The Conservatives, who convinced voters they were the best choice to steer Canada through the economic turmoil, will still need opposition support to govern.
It will be Canada's third minority government in four years. Mr Harper's Conservatives defeated a Liberal minority government in the January 2006 election.
Initial results showed that the Conservatives won 38 per cent of the vote, above the 36.3 pe rcent they got in 2006. But vote splitting on the left left the party in a much stronger position.
Initial television projections gave the Conservatives 144 of Parliament's 308 seats, up from the 127 they held before the election but 11 short of the 155 needed for a majority.

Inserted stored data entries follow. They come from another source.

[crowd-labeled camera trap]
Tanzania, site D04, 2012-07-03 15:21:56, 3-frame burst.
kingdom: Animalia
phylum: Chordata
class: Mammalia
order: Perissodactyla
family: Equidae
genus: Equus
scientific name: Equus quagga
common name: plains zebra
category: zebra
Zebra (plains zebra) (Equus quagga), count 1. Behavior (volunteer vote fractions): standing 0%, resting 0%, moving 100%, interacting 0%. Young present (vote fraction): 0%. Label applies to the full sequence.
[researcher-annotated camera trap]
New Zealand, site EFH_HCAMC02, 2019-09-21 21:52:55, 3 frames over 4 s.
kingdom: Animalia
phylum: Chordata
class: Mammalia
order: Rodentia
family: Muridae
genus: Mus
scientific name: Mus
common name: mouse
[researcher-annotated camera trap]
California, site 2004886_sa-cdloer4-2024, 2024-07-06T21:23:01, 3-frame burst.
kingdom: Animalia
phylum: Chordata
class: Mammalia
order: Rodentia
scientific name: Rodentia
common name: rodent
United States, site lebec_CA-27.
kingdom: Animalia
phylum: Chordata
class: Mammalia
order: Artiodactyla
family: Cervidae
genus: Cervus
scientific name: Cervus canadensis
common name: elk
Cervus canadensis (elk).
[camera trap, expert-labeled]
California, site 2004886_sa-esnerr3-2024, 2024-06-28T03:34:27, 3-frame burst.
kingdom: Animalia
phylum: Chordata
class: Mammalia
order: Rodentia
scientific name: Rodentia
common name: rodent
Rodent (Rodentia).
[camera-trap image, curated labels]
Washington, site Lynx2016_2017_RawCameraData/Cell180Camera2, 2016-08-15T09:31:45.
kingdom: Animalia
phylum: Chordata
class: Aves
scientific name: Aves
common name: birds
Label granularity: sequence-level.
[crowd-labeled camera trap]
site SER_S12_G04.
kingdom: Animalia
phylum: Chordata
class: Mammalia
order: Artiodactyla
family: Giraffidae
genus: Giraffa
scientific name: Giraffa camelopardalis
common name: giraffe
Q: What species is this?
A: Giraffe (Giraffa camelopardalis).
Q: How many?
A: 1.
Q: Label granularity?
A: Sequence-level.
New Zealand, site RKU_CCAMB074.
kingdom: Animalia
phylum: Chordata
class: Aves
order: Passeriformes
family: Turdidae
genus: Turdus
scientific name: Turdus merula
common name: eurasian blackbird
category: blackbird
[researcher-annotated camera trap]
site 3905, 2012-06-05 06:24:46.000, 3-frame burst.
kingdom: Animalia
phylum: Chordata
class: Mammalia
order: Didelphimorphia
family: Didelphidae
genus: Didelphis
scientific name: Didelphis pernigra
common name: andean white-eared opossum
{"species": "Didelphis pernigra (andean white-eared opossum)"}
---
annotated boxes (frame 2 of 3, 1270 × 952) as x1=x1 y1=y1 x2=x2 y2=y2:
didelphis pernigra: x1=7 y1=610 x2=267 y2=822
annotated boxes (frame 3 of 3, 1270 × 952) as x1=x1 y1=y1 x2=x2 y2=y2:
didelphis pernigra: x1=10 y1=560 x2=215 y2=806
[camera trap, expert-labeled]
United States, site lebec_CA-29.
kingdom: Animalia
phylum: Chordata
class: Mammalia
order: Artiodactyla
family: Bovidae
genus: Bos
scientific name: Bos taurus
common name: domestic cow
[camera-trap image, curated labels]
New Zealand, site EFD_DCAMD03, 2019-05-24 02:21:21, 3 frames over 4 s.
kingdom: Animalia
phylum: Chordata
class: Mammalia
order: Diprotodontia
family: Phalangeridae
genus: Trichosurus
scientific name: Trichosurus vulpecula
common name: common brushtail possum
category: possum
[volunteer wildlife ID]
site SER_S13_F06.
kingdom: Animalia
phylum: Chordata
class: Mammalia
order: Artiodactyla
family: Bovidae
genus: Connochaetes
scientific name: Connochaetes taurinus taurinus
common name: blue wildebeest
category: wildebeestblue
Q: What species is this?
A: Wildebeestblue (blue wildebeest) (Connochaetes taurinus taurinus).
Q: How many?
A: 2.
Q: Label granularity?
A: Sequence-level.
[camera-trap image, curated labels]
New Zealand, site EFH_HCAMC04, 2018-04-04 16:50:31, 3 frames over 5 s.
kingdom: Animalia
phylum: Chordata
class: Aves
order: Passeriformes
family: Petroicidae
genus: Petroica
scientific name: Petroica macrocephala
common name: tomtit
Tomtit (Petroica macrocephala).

The opposition Liberals were at 77, down from 95, the separatist Bloc Quebecois were steady at 48 seats and the leftist New Democrats were up seven to 37 seats. Independents took two seats and the Greens won none.
"We were expecting a minority government. It looks like it will be a strengthened one. We're going to get right back to work - that's what people expect us to do," Health Minister Tony Clement told Global Television.
The Liberals, who have historically governed Canada for longer than any other party, looked set for their worst performance since 1984 in terms of seats and their worst showing in popular vote since the 1860s. The rout could trigger a battle within the party to replace leader Stephane Dion.
However, he gave no suggestion he would go willingly.
"Canadians are asking me to be the leader of the opposition, and I accept that responsibility with honor," he told his supporters in Montreal in conceding defeat.
The Conservative leader ran on a modest platform of keeping taxes and spending under control. The Liberals proposed introducing a carbon tax while cutting income taxes and boosting social spending, and Mr Harper said the Liberal plan would throw Canada into recession.
Liberal leader Dion, a bookish francophone who sometimes makes mistakes in English, found it a hard sell at a time of relatively high energy prices to pitch his carbon tax plan.
"I think my party failed to deliver a real cogent response to the economic and financial crisis," said defeated Liberal legislator Garth Turner.
Dion started to cut into Mr Harper's lead during the campaign as he charged the prime minister, a former economist who is also fairly wooden, was not doing enough to prevent financial contagion from spreading into Canada.
But the Conservative lead over the Liberals widened again in parallel with specific action taken to improve Canadian bank liquidity. Mr Harper had the added benefit that markets and the Canadian dollar rebounded on Election Day.